_WHAT YOU HAVE TO DO:_
Please quote exactly the lines below from the line containing "Стайлер Dreame Dazzle 5in1 AZD20A" to the line containing "ELEKTA 4513 331", both lines included, and nothing else.

START INPUT FOR THIS TASK

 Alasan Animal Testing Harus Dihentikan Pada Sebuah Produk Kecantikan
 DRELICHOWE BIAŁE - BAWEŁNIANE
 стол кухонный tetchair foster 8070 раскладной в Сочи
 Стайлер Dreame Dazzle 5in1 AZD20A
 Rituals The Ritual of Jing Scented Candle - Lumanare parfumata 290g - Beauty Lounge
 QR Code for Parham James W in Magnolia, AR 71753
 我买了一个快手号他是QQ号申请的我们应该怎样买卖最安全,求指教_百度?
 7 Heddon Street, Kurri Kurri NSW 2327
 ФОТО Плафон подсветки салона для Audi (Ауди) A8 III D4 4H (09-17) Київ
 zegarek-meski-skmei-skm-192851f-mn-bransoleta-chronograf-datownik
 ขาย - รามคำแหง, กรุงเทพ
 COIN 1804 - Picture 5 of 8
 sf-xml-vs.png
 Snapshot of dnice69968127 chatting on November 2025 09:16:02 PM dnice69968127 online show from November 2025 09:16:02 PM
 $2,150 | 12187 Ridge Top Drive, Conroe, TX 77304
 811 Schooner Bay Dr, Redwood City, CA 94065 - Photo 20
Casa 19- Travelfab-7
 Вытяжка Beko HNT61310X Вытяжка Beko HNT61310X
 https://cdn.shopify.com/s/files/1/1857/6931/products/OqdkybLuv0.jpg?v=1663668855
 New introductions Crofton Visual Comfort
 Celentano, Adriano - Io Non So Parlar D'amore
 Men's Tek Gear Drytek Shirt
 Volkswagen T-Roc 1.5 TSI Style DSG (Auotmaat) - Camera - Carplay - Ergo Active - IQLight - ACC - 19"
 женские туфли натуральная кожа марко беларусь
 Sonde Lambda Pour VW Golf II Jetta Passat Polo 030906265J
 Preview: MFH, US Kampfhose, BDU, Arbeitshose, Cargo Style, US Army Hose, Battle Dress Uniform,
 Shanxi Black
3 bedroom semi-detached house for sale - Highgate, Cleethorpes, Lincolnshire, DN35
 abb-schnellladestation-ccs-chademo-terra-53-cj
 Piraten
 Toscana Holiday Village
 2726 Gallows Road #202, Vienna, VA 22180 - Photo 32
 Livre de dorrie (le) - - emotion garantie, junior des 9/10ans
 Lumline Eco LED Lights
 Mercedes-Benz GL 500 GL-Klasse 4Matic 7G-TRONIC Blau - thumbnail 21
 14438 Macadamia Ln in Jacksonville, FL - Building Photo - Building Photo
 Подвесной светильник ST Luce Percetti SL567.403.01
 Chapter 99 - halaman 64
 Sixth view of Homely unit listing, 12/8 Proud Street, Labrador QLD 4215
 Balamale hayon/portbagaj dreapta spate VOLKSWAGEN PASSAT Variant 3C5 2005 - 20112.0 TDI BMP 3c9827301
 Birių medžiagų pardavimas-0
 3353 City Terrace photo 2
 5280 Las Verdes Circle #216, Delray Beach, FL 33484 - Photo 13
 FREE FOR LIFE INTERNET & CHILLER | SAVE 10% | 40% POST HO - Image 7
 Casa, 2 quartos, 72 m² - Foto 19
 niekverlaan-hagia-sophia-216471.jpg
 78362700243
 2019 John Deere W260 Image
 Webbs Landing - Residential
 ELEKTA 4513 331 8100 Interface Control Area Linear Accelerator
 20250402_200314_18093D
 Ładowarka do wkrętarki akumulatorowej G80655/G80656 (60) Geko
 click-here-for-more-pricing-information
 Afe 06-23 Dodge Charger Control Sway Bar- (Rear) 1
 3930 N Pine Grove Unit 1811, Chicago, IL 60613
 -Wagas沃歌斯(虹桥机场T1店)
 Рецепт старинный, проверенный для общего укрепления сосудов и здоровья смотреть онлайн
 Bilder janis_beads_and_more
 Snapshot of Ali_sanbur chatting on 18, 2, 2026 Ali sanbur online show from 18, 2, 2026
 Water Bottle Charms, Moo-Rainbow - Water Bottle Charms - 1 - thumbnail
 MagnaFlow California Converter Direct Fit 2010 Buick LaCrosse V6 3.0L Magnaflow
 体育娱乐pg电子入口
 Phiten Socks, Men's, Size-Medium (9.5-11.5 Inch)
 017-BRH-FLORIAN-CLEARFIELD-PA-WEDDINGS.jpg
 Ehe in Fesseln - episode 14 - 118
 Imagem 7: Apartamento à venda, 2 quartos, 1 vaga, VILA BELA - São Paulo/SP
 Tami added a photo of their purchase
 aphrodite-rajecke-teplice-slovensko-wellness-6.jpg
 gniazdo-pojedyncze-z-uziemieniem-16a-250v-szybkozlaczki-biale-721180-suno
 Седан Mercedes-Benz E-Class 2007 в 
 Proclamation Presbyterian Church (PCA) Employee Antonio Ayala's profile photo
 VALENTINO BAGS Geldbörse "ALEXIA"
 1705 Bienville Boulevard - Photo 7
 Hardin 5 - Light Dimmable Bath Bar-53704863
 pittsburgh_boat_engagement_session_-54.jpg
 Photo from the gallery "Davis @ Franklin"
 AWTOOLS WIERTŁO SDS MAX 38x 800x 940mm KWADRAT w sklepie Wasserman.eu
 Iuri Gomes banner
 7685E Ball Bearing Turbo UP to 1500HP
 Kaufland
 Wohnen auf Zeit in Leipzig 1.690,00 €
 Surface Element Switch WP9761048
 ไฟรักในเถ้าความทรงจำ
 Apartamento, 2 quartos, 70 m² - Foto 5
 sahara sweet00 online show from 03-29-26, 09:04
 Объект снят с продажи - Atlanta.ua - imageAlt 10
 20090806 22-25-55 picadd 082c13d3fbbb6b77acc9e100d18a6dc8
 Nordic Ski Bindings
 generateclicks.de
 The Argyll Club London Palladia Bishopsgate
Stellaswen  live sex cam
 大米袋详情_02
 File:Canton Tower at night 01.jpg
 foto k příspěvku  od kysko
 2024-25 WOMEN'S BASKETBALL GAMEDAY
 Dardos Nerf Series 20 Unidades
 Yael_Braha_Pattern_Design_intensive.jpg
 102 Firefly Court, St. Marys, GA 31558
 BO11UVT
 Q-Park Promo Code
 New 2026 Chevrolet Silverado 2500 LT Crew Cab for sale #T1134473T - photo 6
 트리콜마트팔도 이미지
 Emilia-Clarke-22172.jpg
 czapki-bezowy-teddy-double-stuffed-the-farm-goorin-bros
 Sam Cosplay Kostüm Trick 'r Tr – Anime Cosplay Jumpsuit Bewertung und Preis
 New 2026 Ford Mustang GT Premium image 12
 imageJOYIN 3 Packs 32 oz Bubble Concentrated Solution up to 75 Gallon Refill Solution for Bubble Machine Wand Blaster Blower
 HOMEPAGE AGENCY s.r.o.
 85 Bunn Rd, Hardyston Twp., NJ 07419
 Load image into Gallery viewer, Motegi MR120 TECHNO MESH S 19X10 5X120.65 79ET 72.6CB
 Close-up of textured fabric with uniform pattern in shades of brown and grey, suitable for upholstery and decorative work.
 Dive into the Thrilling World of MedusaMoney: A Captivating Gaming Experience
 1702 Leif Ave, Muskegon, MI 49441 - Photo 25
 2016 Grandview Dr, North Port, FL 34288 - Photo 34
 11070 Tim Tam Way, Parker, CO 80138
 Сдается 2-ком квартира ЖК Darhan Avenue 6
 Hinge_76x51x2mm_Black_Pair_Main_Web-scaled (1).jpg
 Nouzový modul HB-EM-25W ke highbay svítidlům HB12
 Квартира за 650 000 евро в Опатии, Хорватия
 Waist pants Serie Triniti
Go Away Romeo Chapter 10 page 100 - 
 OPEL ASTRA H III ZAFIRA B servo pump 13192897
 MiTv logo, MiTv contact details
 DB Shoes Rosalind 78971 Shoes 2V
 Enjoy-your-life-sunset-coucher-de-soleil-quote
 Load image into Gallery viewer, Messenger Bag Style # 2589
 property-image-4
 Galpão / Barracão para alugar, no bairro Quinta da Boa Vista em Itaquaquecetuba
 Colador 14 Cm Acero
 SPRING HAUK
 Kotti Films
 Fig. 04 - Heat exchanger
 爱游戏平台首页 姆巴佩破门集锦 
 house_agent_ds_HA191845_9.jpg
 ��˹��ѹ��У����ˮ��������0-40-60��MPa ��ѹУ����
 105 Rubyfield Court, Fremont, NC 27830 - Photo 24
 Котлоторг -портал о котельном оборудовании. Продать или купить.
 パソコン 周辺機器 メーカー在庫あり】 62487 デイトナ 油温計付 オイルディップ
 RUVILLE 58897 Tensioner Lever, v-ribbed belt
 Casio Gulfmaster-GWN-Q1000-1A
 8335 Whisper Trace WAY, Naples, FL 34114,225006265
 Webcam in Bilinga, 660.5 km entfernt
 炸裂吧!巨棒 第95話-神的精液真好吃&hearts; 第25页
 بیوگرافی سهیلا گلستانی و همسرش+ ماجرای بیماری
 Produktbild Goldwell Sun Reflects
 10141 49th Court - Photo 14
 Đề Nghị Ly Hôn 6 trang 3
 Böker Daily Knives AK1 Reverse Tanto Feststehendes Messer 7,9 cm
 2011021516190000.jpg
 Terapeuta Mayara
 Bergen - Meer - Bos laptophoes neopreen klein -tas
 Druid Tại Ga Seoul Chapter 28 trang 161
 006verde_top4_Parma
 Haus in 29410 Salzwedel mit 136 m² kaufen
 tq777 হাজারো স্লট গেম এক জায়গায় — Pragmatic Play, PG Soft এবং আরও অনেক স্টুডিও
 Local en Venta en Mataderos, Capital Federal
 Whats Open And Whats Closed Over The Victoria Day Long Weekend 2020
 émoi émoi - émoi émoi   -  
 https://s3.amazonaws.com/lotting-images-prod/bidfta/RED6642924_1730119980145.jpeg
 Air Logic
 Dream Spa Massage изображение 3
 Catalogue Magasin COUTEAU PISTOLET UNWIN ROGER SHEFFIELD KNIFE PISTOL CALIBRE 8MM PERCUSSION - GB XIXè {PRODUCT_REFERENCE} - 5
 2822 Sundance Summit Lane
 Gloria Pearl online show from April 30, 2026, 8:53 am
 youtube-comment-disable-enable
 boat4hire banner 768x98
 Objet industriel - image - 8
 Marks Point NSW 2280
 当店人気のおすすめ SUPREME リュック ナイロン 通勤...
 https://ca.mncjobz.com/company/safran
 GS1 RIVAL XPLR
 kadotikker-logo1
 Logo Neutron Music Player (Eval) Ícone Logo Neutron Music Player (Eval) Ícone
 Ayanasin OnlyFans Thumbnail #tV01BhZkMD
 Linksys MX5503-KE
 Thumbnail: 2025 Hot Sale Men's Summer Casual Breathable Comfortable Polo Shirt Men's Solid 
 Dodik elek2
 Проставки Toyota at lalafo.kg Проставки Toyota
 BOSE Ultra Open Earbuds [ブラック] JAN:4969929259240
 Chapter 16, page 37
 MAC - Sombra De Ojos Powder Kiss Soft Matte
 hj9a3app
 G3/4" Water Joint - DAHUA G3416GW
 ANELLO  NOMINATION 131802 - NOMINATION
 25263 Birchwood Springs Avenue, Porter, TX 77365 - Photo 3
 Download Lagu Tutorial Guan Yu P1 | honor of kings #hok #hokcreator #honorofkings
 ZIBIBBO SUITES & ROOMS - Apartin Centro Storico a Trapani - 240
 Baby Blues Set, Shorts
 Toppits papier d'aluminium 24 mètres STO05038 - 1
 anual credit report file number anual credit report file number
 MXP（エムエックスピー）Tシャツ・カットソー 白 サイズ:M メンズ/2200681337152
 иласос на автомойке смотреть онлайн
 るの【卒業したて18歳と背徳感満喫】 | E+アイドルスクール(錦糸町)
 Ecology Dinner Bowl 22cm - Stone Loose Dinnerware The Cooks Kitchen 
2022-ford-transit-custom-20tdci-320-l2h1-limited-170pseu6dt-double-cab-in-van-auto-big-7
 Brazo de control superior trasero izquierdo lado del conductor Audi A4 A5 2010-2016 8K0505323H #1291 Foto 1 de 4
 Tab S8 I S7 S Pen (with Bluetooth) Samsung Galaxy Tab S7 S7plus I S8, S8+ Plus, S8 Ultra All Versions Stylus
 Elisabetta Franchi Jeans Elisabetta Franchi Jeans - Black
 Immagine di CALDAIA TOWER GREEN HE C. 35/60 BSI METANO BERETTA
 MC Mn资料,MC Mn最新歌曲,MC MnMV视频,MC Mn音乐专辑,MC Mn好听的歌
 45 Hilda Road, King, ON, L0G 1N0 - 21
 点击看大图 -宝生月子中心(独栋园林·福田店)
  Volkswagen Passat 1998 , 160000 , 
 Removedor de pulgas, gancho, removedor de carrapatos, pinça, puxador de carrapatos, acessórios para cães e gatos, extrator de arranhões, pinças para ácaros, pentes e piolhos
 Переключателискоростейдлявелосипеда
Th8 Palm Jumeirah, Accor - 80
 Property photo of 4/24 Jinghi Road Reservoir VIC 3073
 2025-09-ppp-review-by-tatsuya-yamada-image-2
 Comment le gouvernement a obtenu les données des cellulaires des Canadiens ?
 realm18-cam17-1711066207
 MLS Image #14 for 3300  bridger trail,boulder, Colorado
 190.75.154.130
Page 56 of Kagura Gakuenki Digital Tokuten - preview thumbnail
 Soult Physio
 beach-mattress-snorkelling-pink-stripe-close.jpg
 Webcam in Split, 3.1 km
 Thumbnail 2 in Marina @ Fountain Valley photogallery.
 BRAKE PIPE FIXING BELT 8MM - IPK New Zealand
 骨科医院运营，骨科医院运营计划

END INPUT FOR THIS TASK

_WRITTEN ANSWER:_
 Стайлер Dreame Dazzle 5in1 AZD20A
 Rituals The Ritual of Jing Scented Candle - Lumanare parfumata 290g - Beauty Lounge
 QR Code for Parham James W in Magnolia, AR 71753
 我买了一个快手号他是QQ号申请的我们应该怎样买卖最安全,求指教_百度?
 7 Heddon Street, Kurri Kurri NSW 2327
 ФОТО Плафон подсветки салона для Audi (Ауди) A8 III D4 4H (09-17) Київ
 zegarek-meski-skmei-skm-192851f-mn-bransoleta-chronograf-datownik
 ขาย - รามคำแหง, กรุงเทพ
 COIN 1804 - Picture 5 of 8
 sf-xml-vs.png
 Snapshot of dnice69968127 chatting on November 2025 09:16:02 PM dnice69968127 online show from November 2025 09:16:02 PM
 $2,150 | 12187 Ridge Top Drive, Conroe, TX 77304
 811 Schooner Bay Dr, Redwood City, CA 94065 - Photo 20
Casa 19- Travelfab-7
 Вытяжка Beko HNT61310X Вытяжка Beko HNT61310X
 https://cdn.shopify.com/s/files/1/1857/6931/products/OqdkybLuv0.jpg?v=1663668855
 New introductions Crofton Visual Comfort
 Celentano, Adriano - Io Non So Parlar D'amore
 Men's Tek Gear Drytek Shirt
 Volkswagen T-Roc 1.5 TSI Style DSG (Auotmaat) - Camera - Carplay - Ergo Active - IQLight - ACC - 19"
 женские туфли натуральная кожа марко беларусь
 Sonde Lambda Pour VW Golf II Jetta Passat Polo 030906265J
 Preview: MFH, US Kampfhose, BDU, Arbeitshose, Cargo Style, US Army Hose, Battle Dress Uniform,
 Shanxi Black
3 bedroom semi-detached house for sale - Highgate, Cleethorpes, Lincolnshire, DN35
 abb-schnellladestation-ccs-chademo-terra-53-cj
 Piraten
 Toscana Holiday Village
 2726 Gallows Road #202, Vienna, VA 22180 - Photo 32
 Livre de dorrie (le) - - emotion garantie, junior des 9/10ans
 Lumline Eco LED Lights
 Mercedes-Benz GL 500 GL-Klasse 4Matic 7G-TRONIC Blau - thumbnail 21
 14438 Macadamia Ln in Jacksonville, FL - Building Photo - Building Photo
 Подвесной светильник ST Luce Percetti SL567.403.01
 Chapter 99 - halaman 64
 Sixth view of Homely unit listing, 12/8 Proud Street, Labrador QLD 4215
 Balamale hayon/portbagaj dreapta spate VOLKSWAGEN PASSAT Variant 3C5 2005 - 20112.0 TDI BMP 3c9827301
 Birių medžiagų pardavimas-0
 3353 City Terrace photo 2
 5280 Las Verdes Circle #216, Delray Beach, FL 33484 - Photo 13
 FREE FOR LIFE INTERNET & CHILLER | SAVE 10% | 40% POST HO - Image 7
 Casa, 2 quartos, 72 m² - Foto 19
 niekverlaan-hagia-sophia-216471.jpg
 78362700243
 2019 John Deere W260 Image
 Webbs Landing - Residential
 ELEKTA 4513 331 8100 Interface Control Area Linear Accelerator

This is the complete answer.